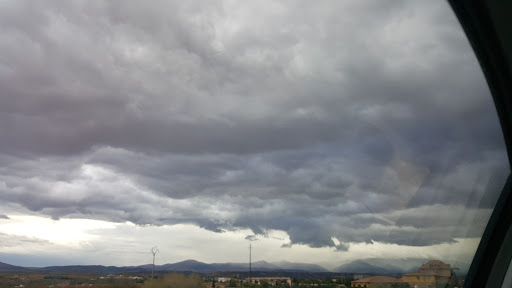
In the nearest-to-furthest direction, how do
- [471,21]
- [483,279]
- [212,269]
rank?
[471,21]
[483,279]
[212,269]

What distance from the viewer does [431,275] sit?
3842mm

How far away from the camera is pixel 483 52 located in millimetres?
3166

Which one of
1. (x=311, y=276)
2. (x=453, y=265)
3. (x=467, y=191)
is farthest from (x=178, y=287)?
(x=467, y=191)

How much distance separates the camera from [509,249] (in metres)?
3.38

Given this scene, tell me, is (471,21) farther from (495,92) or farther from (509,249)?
(509,249)

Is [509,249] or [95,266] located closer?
[509,249]

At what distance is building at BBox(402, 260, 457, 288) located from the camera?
12.4 ft

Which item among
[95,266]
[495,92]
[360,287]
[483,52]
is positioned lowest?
[360,287]

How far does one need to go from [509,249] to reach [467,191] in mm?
653

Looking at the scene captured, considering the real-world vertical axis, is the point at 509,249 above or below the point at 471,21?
below

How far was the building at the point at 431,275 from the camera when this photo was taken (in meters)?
3.79

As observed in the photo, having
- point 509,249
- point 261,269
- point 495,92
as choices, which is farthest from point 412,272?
point 495,92

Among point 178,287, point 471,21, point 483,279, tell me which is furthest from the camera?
point 483,279

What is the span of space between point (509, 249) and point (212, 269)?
2.45 m
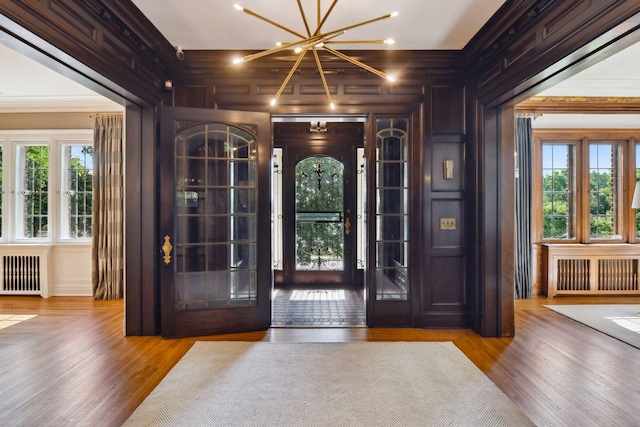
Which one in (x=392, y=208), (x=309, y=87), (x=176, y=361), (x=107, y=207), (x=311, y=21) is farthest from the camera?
(x=107, y=207)

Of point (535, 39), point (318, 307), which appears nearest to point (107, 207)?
point (318, 307)

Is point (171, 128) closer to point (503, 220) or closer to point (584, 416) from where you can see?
point (503, 220)

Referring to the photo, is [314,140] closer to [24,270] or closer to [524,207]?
[524,207]

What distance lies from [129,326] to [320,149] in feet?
12.5

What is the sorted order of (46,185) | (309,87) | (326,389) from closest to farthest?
(326,389)
(309,87)
(46,185)

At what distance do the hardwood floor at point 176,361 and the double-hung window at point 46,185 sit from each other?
1.43 meters

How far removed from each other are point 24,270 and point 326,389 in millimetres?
5222

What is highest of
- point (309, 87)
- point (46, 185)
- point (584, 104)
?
point (584, 104)

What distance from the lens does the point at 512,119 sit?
11.6ft

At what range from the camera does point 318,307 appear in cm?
453

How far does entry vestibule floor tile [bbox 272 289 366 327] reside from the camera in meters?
3.95

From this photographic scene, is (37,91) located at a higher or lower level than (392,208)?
higher

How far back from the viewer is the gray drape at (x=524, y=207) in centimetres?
505

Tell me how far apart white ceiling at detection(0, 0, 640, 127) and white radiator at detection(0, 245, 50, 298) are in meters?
2.38
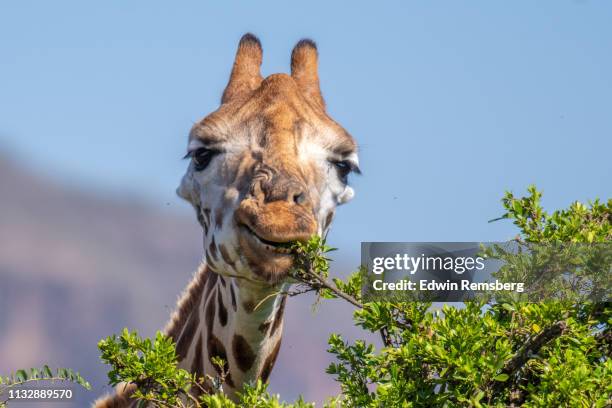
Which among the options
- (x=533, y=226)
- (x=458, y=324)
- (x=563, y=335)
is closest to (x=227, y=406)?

• **GIVEN EXERCISE**: Write out the rows from the line containing "Tell me how" through the end of the rows, inclusive, as a JSON list of strings with one string per line and blank lines skipped. Omit the pictures.

• **THE COMPLETED TASK**:
[
  "Tell me how far apart white ceiling at detection(0, 0, 640, 127) and white radiator at detection(0, 245, 50, 298) are in meters?",
  "2.38",
  "Which among the options",
  "- (x=533, y=226)",
  "- (x=458, y=324)",
  "- (x=563, y=335)",
  "is closest to (x=227, y=406)?"
]